▸ **任务要求**
把下面所有记录里的“slide”都替换成“page”，其余内容不变，重新写出这些记录。

▸ **数据摘录**

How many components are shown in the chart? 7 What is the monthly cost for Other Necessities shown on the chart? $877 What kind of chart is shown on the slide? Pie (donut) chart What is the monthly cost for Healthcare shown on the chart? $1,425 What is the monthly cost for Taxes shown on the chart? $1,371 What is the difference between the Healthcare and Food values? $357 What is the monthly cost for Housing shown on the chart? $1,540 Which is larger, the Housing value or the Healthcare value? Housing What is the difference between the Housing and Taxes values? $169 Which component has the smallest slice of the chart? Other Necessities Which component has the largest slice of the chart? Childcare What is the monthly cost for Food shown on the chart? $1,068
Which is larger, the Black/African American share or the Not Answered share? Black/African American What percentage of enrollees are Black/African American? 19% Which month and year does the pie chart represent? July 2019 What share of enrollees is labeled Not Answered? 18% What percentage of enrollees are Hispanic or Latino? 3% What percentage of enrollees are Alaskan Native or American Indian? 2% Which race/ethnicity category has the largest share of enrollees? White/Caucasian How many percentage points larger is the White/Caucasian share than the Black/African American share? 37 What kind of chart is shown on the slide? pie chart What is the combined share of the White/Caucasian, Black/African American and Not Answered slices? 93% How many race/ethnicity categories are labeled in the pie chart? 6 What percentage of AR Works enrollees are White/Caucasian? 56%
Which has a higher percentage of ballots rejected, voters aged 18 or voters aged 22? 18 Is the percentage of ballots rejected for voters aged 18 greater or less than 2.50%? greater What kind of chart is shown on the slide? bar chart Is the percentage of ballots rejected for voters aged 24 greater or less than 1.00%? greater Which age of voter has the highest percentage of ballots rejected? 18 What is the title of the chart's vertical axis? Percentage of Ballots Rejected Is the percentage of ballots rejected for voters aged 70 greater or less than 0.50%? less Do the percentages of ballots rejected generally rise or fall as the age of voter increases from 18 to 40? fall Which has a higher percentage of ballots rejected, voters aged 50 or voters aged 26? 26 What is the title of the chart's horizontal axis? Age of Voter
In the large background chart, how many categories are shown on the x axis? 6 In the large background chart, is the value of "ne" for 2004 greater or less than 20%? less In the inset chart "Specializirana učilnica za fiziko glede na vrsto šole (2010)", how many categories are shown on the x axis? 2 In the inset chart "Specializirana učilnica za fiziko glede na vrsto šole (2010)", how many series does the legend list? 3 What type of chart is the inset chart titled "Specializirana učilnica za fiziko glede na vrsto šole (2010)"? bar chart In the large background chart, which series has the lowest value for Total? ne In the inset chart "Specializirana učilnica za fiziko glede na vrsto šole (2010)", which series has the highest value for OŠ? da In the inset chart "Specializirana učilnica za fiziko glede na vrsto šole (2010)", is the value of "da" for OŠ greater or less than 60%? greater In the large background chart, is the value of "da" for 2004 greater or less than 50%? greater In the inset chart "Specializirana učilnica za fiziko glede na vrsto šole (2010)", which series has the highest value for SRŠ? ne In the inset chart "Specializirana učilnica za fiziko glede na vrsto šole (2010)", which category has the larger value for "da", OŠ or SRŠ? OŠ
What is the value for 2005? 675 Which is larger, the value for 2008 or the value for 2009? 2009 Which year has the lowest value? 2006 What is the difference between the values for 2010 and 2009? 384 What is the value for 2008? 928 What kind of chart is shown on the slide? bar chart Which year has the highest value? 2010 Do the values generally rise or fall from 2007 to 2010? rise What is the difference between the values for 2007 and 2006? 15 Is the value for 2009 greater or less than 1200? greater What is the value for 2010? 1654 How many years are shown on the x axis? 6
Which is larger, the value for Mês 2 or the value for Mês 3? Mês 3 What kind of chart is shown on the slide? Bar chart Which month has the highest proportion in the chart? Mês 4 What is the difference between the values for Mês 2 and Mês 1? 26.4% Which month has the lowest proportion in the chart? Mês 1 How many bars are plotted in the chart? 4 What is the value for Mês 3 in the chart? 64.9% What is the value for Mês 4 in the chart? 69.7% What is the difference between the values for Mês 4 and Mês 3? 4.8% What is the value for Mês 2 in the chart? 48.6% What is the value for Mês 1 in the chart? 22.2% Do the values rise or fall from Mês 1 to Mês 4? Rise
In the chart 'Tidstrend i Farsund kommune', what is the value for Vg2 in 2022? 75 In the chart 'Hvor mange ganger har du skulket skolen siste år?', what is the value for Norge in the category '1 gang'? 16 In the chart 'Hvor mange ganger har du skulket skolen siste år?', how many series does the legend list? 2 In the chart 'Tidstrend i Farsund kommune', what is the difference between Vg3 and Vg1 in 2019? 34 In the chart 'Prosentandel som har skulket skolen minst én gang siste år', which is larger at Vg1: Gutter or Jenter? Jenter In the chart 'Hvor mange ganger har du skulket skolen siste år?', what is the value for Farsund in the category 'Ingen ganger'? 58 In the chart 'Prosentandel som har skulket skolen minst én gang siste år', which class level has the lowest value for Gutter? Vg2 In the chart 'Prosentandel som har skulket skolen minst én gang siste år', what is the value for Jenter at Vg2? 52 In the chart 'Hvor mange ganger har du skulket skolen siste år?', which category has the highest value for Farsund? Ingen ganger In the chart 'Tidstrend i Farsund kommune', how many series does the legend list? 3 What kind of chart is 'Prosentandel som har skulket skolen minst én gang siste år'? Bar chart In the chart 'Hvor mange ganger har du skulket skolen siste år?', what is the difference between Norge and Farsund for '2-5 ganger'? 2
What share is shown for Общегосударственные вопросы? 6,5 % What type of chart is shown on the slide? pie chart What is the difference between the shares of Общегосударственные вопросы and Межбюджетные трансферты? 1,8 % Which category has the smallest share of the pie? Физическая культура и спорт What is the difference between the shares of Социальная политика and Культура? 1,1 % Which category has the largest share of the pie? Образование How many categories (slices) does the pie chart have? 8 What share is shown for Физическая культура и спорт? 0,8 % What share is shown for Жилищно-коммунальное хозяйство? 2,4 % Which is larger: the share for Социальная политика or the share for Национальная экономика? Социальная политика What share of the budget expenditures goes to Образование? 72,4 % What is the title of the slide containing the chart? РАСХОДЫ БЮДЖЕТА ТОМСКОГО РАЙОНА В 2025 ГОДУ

▸ **练习结果**
How many components are shown in the chart? 7 What is the monthly cost for Other Necessities shown on the chart? $877 What kind of chart is shown on the page? Pie (donut) chart What is the monthly cost for Healthcare shown on the chart? $1,425 What is the monthly cost for Taxes shown on the chart? $1,371 What is the difference between the Healthcare and Food values? $357 What is the monthly cost for Housing shown on the chart? $1,540 Which is larger, the Housing value or the Healthcare value? Housing What is the difference between the Housing and Taxes values? $169 Which component has the smallest slice of the chart? Other Necessities Which component has the largest slice of the chart? Childcare What is the monthly cost for Food shown on the chart? $1,068
Which is larger, the Black/African American share or the Not Answered share? Black/African American What percentage of enrollees are Black/African American? 19% Which month and year does the pie chart represent? July 2019 What share of enrollees is labeled Not Answered? 18% What percentage of enrollees are Hispanic or Latino? 3% What percentage of enrollees are Alaskan Native or American Indian? 2% Which race/ethnicity category has the largest share of enrollees? White/Caucasian How many percentage points larger is the White/Caucasian share than the Black/African American share? 37 What kind of chart is shown on the page? pie chart What is the combined share of the White/Caucasian, Black/African American and Not Answered slices? 93% How many race/ethnicity categories are labeled in the pie chart? 6 What percentage of AR Works enrollees are White/Caucasian? 56%
Which has a higher percentage of ballots rejected, voters aged 18 or voters aged 22? 18 Is the percentage of ballots rejected for voters aged 18 greater or less than 2.50%? greater What kind of chart is shown on the page? bar chart Is the percentage of ballots rejected for voters aged 24 greater or less than 1.00%? greater Which age of voter has the highest percentage of ballots rejected? 18 What is the title of the chart's vertical axis? Percentage of Ballots Rejected Is the percentage of ballots rejected for voters aged 70 greater or less than 0.50%? less Do the percentages of ballots rejected generally rise or fall as the age of voter increases from 18 to 40? fall Which has a higher percentage of ballots rejected, voters aged 50 or voters aged 26? 26 What is the title of the chart's horizontal axis? Age of Voter
In the large background chart, how many categories are shown on the x axis? 6 In the large background chart, is the value of "ne" for 2004 greater or less than 20%? less In the inset chart "Specializirana učilnica za fiziko glede na vrsto šole (2010)", how many categories are shown on the x axis? 2 In the inset chart "Specializirana učilnica za fiziko glede na vrsto šole (2010)", how many series does the legend list? 3 What type of chart is the inset chart titled "Specializirana učilnica za fiziko glede na vrsto šole (2010)"? bar chart In the large background chart, which series has the lowest value for Total? ne In the inset chart "Specializirana učilnica za fiziko glede na vrsto šole (2010)", which series has the highest value for OŠ? da In the inset chart "Specializirana učilnica za fiziko glede na vrsto šole (2010)", is the value of "da" for OŠ greater or less than 60%? greater In the large background chart, is the value of "da" for 2004 greater or less than 50%? greater In the inset chart "Specializirana učilnica za fiziko glede na vrsto šole (2010)", which series has the highest value for SRŠ? ne In the inset chart "Specializirana učilnica za fiziko glede na vrsto šole (2010)", which category has the larger value for "da", OŠ or SRŠ? OŠ
What is the value for 2005? 675 Which is larger, the value for 2008 or the value for 2009? 2009 Which year has the lowest value? 2006 What is the difference between the values for 2010 and 2009? 384 What is the value for 2008? 928 What kind of chart is shown on the page? bar chart Which year has the highest value? 2010 Do the values generally rise or fall from 2007 to 2010? rise What is the difference between the values for 2007 and 2006? 15 Is the value for 2009 greater or less than 1200? greater What is the value for 2010? 1654 How many years are shown on the x axis? 6
Which is larger, the value for Mês 2 or the value for Mês 3? Mês 3 What kind of chart is shown on the page? Bar chart Which month has the highest proportion in the chart? Mês 4 What is the difference between the values for Mês 2 and Mês 1? 26.4% Which month has the lowest proportion in the chart? Mês 1 How many bars are plotted in the chart? 4 What is the value for Mês 3 in the chart? 64.9% What is the value for Mês 4 in the chart? 69.7% What is the difference between the values for Mês 4 and Mês 3? 4.8% What is the value for Mês 2 in the chart? 48.6% What is the value for Mês 1 in the chart? 22.2% Do the values rise or fall from Mês 1 to Mês 4? Rise
In the chart 'Tidstrend i Farsund kommune', what is the value for Vg2 in 2022? 75 In the chart 'Hvor mange ganger har du skulket skolen siste år?', what is the value for Norge in the category '1 gang'? 16 In the chart 'Hvor mange ganger har du skulket skolen siste år?', how many series does the legend list? 2 In the chart 'Tidstrend i Farsund kommune', what is the difference between Vg3 and Vg1 in 2019? 34 In the chart 'Prosentandel som har skulket skolen minst én gang siste år', which is larger at Vg1: Gutter or Jenter? Jenter In the chart 'Hvor mange ganger har du skulket skolen siste år?', what is the value for Farsund in the category 'Ingen ganger'? 58 In the chart 'Prosentandel som har skulket skolen minst én gang siste år', which class level has the lowest value for Gutter? Vg2 In the chart 'Prosentandel som har skulket skolen minst én gang siste år', what is the value for Jenter at Vg2? 52 In the chart 'Hvor mange ganger har du skulket skolen siste år?', which category has the highest value for Farsund? Ingen ganger In the chart 'Tidstrend i Farsund kommune', how many series does the legend list? 3 What kind of chart is 'Prosentandel som har skulket skolen minst én gang siste år'? Bar chart In the chart 'Hvor mange ganger har du skulket skolen siste år?', what is the difference between Norge and Farsund for '2-5 ganger'? 2
What share is shown for Общегосударственные вопросы? 6,5 % What type of chart is shown on the page? pie chart What is the difference between the shares of Общегосударственные вопросы and Межбюджетные трансферты? 1,8 % Which category has the smallest share of the pie? Физическая культура и спорт What is the difference between the shares of Социальная политика and Культура? 1,1 % Which category has the largest share of the pie? Образование How many categories (slices) does the pie chart have? 8 What share is shown for Физическая культура и спорт? 0,8 % What share is shown for Жилищно-коммунальное хозяйство? 2,4 % Which is larger: the share for Социальная политика or the share for Национальная экономика? Социальная политика What share of the budget expenditures goes to Образование? 72,4 % What is the title of the page containing the chart? РАСХОДЫ БЮДЖЕТА ТОМСКОГО РАЙОНА В 2025 ГОДУ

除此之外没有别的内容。